By Reuters - Jun 21,2018 - Last updated at Jun 21,2018

Two young women attend a presidential campaign happening at a pro-Erdogan supporters' kiosk in Istanbul on Tuesday (AFP photo)

ANKARA — Eighteen-year-old student Sena Su Baysal, a first-time voter in Turkey's election on Sunday, can't remember life before President Recep Tayyip Erdogan took power but she wishes she had grown up in those earlier times. 

"Turkey used to be a more modern and secular country," she says at home in the capital Ankara, where she lives with her parents. "I would have liked to have lived then."

Mehmet Salih Takil, another student born in 2000, disagrees. He says Erdogan is his idol, and he criticises the "old Turkey".

"I was two years old when Erdogan came to power. My family tells me of the pre-2000 years, life was difficult then. I wouldn't have wanted to live in those years," he said at an election rally for Erdogan in Ankara.
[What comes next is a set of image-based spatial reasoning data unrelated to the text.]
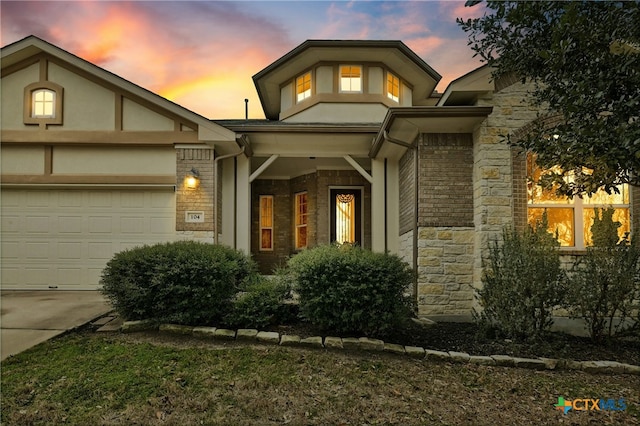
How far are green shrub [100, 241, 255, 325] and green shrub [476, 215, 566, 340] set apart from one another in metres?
3.35

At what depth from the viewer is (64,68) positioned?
28.3ft

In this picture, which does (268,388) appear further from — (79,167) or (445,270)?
(79,167)

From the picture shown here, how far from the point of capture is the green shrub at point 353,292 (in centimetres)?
479

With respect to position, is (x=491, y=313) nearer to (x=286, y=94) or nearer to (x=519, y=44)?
(x=519, y=44)

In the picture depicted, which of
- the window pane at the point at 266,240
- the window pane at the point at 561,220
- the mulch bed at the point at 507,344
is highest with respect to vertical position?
the window pane at the point at 561,220

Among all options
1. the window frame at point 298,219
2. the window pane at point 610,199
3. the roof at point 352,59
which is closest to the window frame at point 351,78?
the roof at point 352,59

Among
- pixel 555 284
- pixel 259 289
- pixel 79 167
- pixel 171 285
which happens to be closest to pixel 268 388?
pixel 259 289

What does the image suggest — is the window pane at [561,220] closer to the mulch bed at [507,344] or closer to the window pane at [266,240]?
the mulch bed at [507,344]

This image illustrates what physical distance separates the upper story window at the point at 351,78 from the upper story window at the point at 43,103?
6.36m

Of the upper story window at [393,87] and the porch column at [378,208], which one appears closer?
the porch column at [378,208]

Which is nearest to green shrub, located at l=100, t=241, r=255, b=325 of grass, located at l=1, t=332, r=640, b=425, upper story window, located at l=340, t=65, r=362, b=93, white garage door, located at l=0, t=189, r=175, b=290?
grass, located at l=1, t=332, r=640, b=425

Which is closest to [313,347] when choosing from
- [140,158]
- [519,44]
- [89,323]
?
[89,323]

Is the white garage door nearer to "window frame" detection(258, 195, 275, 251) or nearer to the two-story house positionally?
the two-story house

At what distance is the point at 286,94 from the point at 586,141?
9710 millimetres
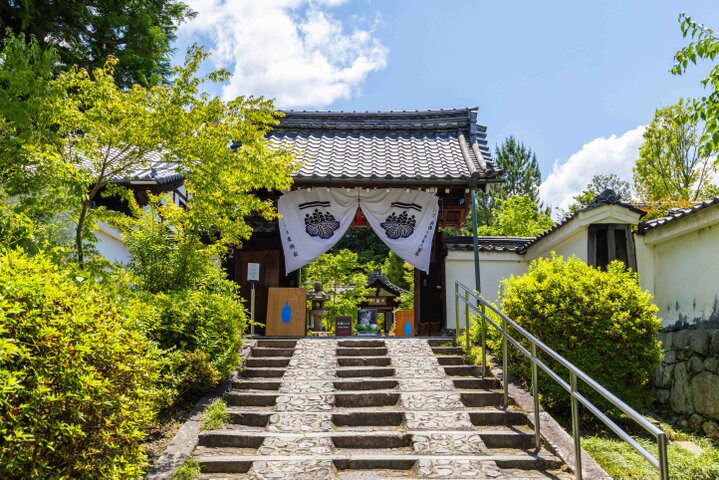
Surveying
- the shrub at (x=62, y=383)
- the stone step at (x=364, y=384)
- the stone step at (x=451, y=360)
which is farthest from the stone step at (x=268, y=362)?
the shrub at (x=62, y=383)

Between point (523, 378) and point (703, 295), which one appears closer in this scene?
point (523, 378)

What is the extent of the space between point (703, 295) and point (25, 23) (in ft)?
45.8

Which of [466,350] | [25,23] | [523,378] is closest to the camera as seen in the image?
[523,378]

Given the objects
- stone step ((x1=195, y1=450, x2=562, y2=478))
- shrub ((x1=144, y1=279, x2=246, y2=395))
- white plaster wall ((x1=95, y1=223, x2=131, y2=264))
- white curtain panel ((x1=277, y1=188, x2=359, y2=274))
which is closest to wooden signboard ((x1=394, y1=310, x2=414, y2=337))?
white curtain panel ((x1=277, y1=188, x2=359, y2=274))

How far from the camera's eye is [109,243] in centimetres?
1010

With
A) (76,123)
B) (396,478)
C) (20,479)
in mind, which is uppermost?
(76,123)

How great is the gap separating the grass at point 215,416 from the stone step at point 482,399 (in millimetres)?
2823

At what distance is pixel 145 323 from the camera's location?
524 centimetres

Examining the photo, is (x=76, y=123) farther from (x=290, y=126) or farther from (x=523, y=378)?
(x=290, y=126)

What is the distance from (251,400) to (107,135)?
3.48m

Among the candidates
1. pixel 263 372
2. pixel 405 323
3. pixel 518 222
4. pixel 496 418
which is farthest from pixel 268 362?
pixel 518 222

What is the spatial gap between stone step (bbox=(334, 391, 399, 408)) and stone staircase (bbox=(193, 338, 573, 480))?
1 cm

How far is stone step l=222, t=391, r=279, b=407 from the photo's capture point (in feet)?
21.7

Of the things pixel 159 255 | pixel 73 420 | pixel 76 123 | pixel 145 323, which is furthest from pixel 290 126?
pixel 73 420
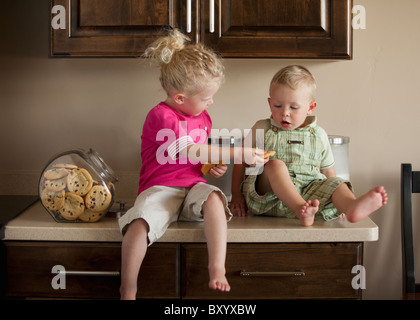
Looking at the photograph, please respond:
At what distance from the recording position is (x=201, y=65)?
1493 millimetres

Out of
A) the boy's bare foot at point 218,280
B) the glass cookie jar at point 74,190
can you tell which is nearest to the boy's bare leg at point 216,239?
the boy's bare foot at point 218,280

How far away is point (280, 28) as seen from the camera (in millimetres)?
1595

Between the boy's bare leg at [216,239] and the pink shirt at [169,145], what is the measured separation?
0.52 ft

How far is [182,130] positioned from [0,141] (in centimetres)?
84

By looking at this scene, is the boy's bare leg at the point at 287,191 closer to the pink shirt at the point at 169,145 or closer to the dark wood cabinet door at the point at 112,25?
the pink shirt at the point at 169,145

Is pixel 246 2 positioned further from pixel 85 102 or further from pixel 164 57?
pixel 85 102

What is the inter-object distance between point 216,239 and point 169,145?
304 mm

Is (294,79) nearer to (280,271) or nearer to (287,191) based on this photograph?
(287,191)

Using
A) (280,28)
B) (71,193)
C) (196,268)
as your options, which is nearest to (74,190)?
(71,193)

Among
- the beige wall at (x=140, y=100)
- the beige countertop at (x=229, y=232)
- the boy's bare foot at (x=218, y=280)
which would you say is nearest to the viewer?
the boy's bare foot at (x=218, y=280)

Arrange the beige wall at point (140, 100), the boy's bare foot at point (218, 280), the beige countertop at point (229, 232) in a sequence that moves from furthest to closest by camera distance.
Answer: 1. the beige wall at point (140, 100)
2. the beige countertop at point (229, 232)
3. the boy's bare foot at point (218, 280)

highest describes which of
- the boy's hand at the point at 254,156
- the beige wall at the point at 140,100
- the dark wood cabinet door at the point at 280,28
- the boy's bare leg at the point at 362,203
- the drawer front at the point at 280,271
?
the dark wood cabinet door at the point at 280,28

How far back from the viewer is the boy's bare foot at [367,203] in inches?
54.1
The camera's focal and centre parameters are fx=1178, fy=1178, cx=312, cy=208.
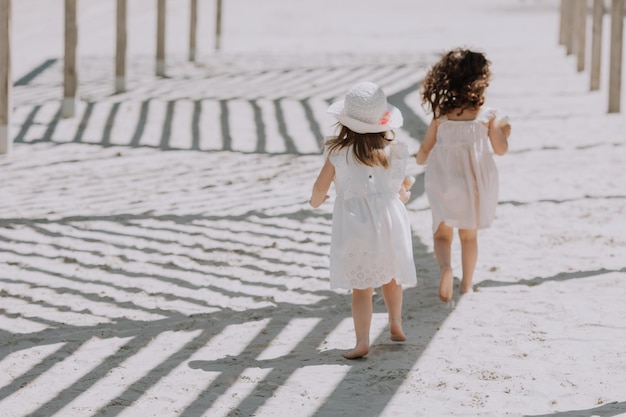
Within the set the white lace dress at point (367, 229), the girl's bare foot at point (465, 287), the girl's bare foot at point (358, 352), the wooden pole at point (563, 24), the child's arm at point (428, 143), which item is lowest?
the girl's bare foot at point (358, 352)

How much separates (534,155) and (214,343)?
420 cm

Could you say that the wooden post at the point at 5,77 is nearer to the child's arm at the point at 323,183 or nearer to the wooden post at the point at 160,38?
the wooden post at the point at 160,38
Like the rest of the country, Turkish teenagers taking part for the first time in elections on Sunday have sharply differing takes on Erdogan — the most successful and polarising leader in recent Turkish politics.
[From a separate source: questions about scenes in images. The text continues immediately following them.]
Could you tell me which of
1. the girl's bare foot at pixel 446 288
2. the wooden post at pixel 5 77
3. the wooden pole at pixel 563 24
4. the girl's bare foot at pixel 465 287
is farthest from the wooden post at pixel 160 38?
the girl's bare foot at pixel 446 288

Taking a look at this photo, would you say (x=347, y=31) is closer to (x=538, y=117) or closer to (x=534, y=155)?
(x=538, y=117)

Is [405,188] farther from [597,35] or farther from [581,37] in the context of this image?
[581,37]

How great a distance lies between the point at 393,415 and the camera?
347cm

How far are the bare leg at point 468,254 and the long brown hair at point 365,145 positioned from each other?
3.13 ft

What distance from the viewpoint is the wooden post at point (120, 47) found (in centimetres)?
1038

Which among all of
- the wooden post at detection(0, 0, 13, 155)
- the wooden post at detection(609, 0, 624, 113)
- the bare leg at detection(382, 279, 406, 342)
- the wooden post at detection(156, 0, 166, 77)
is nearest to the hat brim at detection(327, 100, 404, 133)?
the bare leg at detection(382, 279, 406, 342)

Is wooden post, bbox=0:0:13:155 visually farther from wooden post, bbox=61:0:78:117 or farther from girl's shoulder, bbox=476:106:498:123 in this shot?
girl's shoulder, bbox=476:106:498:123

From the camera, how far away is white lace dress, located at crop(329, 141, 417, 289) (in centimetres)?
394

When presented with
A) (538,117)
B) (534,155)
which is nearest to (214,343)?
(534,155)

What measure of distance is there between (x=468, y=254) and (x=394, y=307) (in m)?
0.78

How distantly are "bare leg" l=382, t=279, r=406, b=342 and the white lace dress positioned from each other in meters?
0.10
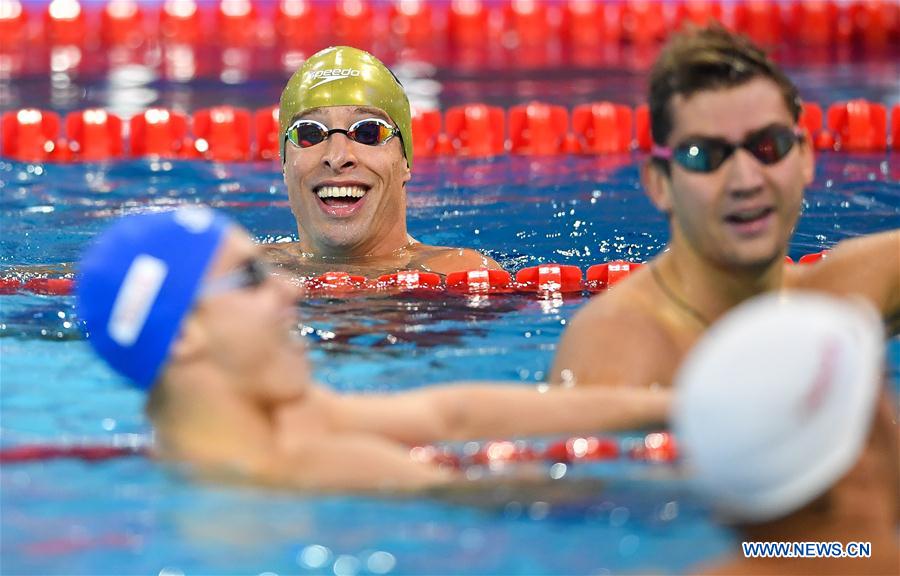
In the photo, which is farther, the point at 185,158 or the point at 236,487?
the point at 185,158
His AK Party won elections in 2002 and he took power early the next year, ruling the country since then, first as prime minister and then as president. 

Polls suggest Sunday's vote may be close, with the AK Party possibly losing its parliamentary majority and the presidential vote potentially going to a second round.
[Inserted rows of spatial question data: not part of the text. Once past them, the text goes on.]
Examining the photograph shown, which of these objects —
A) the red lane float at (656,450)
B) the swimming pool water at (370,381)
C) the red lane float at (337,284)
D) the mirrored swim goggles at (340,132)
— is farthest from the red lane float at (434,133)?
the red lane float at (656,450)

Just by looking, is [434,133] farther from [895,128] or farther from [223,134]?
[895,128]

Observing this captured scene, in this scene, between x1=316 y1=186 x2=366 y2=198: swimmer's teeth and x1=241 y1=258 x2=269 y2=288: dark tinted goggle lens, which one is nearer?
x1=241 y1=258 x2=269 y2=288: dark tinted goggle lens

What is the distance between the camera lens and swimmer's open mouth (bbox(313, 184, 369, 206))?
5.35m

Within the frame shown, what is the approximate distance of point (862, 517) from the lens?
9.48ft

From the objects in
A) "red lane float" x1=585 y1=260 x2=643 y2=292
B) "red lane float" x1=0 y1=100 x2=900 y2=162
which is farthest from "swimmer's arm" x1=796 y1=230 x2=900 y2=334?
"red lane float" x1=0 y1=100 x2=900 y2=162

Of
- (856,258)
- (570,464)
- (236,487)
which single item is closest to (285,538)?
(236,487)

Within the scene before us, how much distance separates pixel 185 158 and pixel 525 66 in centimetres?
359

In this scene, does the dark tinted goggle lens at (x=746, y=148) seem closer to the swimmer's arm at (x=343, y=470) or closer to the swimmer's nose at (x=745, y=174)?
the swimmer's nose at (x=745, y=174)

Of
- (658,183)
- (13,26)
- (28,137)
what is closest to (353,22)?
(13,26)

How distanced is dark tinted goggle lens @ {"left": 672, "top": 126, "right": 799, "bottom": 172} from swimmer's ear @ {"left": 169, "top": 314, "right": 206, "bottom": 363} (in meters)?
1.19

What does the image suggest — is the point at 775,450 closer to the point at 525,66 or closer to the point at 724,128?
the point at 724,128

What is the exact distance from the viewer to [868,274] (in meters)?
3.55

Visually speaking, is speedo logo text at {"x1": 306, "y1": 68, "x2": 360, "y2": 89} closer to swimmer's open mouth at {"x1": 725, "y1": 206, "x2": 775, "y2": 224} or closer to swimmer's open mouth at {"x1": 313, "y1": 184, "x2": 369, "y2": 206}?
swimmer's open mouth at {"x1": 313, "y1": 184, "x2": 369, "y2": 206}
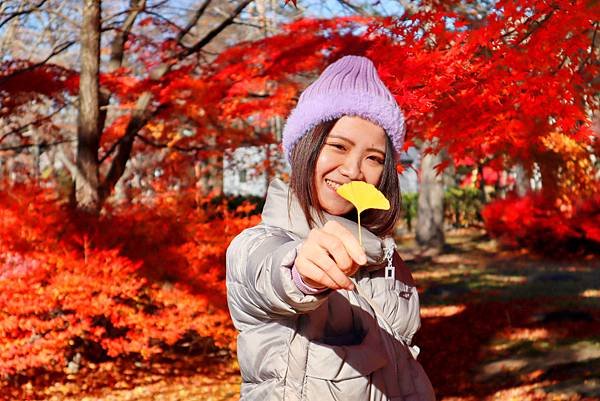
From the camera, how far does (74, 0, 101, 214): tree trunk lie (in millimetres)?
8070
Erdogan's supporters, many of them pious conservatives from Turkey's rural heartlands, say he has brought economic growth and restored Islam to public life. Opponents say he has eroded the secular pillars of the republic established by Mustafa Kemal Ataturk and is plunging Turkey into authoritarianism.


Education system 


But the young Turks Reuters spoke to, all born in the first six months of the millennium, share an overriding concern for education and employment prospects.

Arman Tihminlioglu has chosen to attend university in Germany instead of Turkey, saying that repeated changes to Turkey's education system had worried students. A new curriculum adopted last year excluded Darwin's theory of evolution, university entrance exams were changed and money has poured into "Imam Hatip" religious schools.

"The education system has changed seven times during my high school years. Morale is low for all young people, but it is the people who are responsible for all this. After all, we are ruled by those we elect," Tihminlioglu said.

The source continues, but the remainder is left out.